本文:
————

スネア・ドラムを買ってみたいけど、メイプル、バーチ、スティール、ブラス……結局違いって何? そんな疑問に答えるべく、ドラム・マガジン2018年3月号“スネア大特集号”より、スネアの材による音の傾向をまとめた“スネア材質図鑑”のWeb版が登場! 木材編と金属編に分けて、材質による違いを紹介していきます!

この企画はリズム&ドラム・マガジン2018年3月号の内容を一部再編集したものです。

=スネア材質図鑑 -金属編- 目次=

木材編はこちら

番外編はこちら

1.よく聞くシェル材
 -Steel -スティール-
 -Brass -ブラス-
 -Copper -コパー/カッパー-
 -Bronze -ブロンズ-
 -Aluminum -アルミニウム-
 -Bell Bronze/Bell Brass -ベルブロンズ/ベルブラス-
 -Titanium -チタン-
 -Stainless Steel -ステンレス・スティール-

2.ラディック・オリジナル合金“Ludalloy”の謎

Steel -スティール-

メタル・シェルのスタンダード

鉄を主成分とする合金で、日本では長年メタル・シェルのスタンダードとされてきた材。しかし、欧米のメーカーで主要なシェル材として扱われるようになったのは、意外にも最近のような気がします。ちなみに、フープ、テンション・ボルトなどのパーツ類は古くからスティール製のものが多いです。

  • Yamaha SD-065MG......Yamahaのスティール・スネアといえば、コージー・パウエルが愛用したSD-065MGや現行ステージカスタム。高域の嫌味な成分が少なく、発音が良く、まとまりが良いのが共通した印象。

材自体の価格ゆえ、以前はエントリー・クラスのイメージがあったものの、近年は高価なものも出てきていて、実力のある今後も伸びしろのありそうな材です。ただし錆びやすいため、メッキをかけたり不動態層を作るなどの処理が必須で、スネアのシェルとしてはクローム・メッキ、ブラックニッケル・メッキをかけたものが一般的。明るくストレートな、いかにも金属らしいサウンド。

Brass -ブラス-

太くてリッチ
明るく華やかなサウンド

黄銅または真鍮とも呼ばれるメタル・シェルのスタンダードかつ王様的な材。スティールの項でも触れたように、日本ではスティールを標準とする向きがありますが、70 年代頃まで欧米ではブラスが主流であり、歴史を考えると、こちらを標準とする方がしっくりきます。

  • LUDWIG Black Beauty......レコーディングの大定番。ブラスの華やかさを柔らかなブラックニッケル・メッキで包み込むことで、パワー感を損なわずに上品な響きを実現。

銅と亜鉛の合金で、太くてリッチ、明るく華やかなサウンドが特徴です。豊かで伸びやかな倍音はブラスならでは。クローム・メッキをかけるとタイトに、ラッカー塗装ではオープンに。ウッドで例えると、前者はバーチ、後者はメイプルのような違いでしょうか。ブラックニッケルでメッキした楽器も有名です。硬さと柔らかさが絶妙で、複雑かつ重厚な響きに。重量は基本的に重めですが、戦前のものは軽量なものも多いです。また戦前はニッケルメッキをかけたものが多く、トーンはダークになります。

————

課題:
スネア材質図鑑によると、ブラスは何と何の合金ですか。

資料:
————

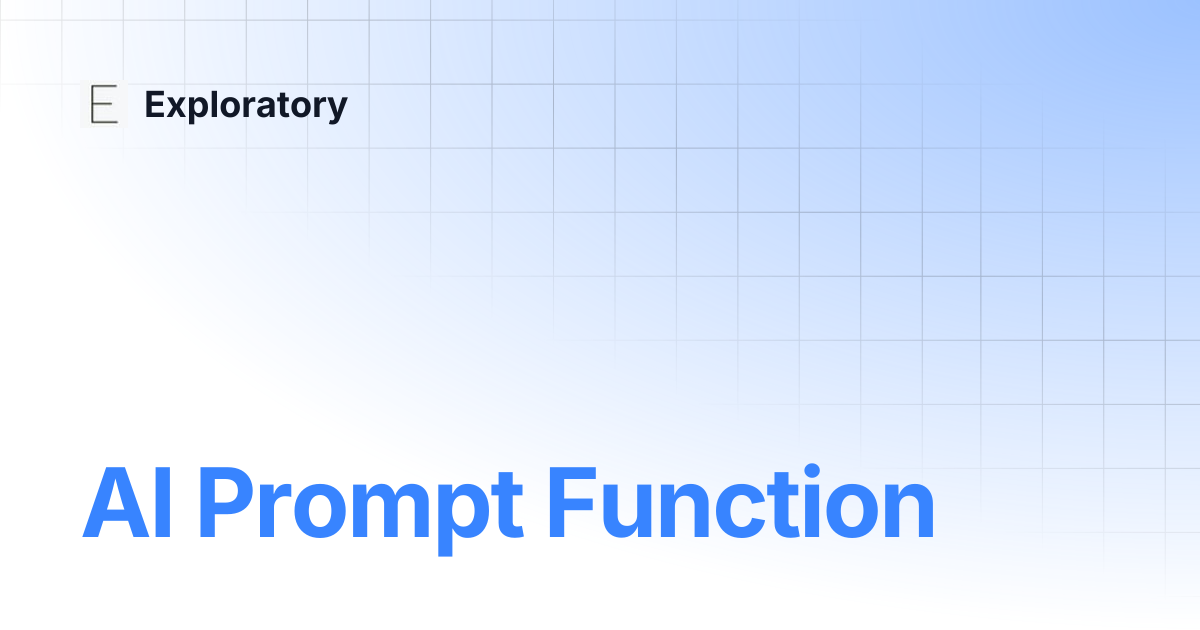 E Exploratory

AI Prompt Function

————

解答:
銅と亜鉛の合金です。